Spencer’s own preparation, in this case, was a model of intellectual conscience. He employed three secretaries to gather data for him, and to classify the data in parallel columns giving the domestic, ecclesiastical, professional, political, and industrial institutions of every significant people. At his own expense he published these collections in eight large volumes, so that other students might verify or modify his conclusions; and the publication being unfinished at his death, he left part of his little savings to complete the undertaking. After seven years of such preparation, the first volume of the Sociology appeared in 1876; not until 1896 was the last one ready. When everything else of Spencer’s has become a task for the antiquarian, these three volumes will still be rich in reward for every student of society.

Nevertheless, the initial conception of the work is typical of Spencer’s habit of rushing into generalizations. Society, he believes, is an organism, having organs of nutrition, circulation, coördination and reproduction,55 very much as in the case of individuals. It is true that in the individual, consciousness is localized, while in society each of the parts retains its own consciousness and its own will; but the centralization of government and authority tends to reduce the scope of this distinction. “A social organism is like an individual organism in these essential traits: that it grows; that while growing it becomes more complex; that while becoming more complex, its parts acquire increasing mutual dependence; that its life is immense in length compared with the lives of its component units; . . . that in both cases there is increasing integration accompanied by increasing heterogeneity.”56 Thus the development of society liberally carries out the formula of evolution: the growing size of the political unit, from family to state and league, the growing size of the economic unit, from petty domestic industry to monopolies and cartels, the growing size of the population unit, from villages to towns and cities—surely these show a process of integration; while the division of labor, the multiplication of professions and trades, and the growing economic interdependence of city with country, and of nation with nation, amply illustrate the development of coherence and differentiation.

• [Collected data]
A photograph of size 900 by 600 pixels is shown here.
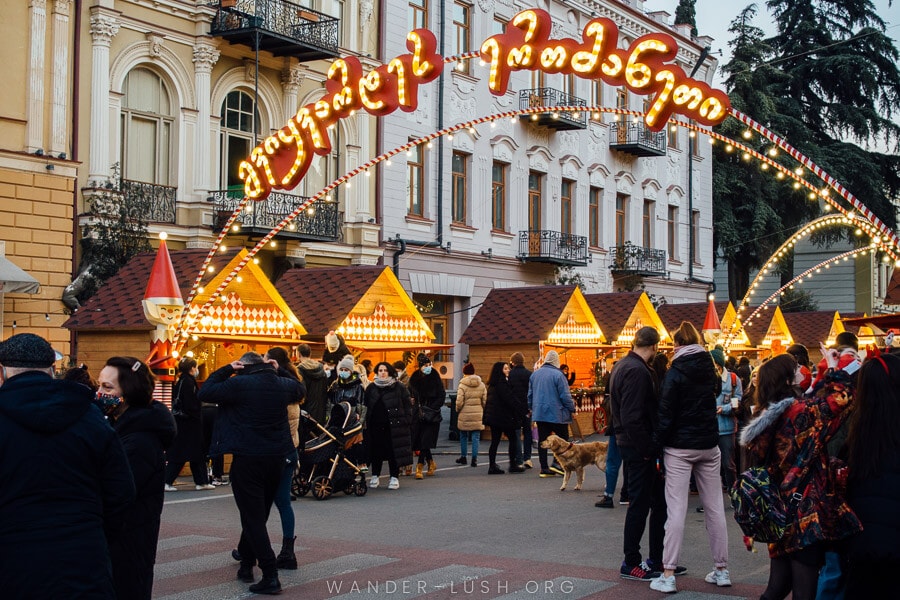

• [Task goal]
Please reproduce the passage on Spencer's Sociology, beginning at the words "Spencer’s own preparation, in" and stopping after "student of society.", renaming "secretaries" as "assistants" throughout.

• [Exercise output]
Spencer’s own preparation, in this case, was a model of intellectual conscience. He employed three assistants to gather data for him, and to classify the data in parallel columns giving the domestic, ecclesiastical, professional, political, and industrial institutions of every significant people. At his own expense he published these collections in eight large volumes, so that other students might verify or modify his conclusions; and the publication being unfinished at his death, he left part of his little savings to complete the undertaking. After seven years of such preparation, the first volume of the Sociology appeared in 1876; not until 1896 was the last one ready. When everything else of Spencer’s has become a task for the antiquarian, these three volumes will still be rich in reward for every student of society.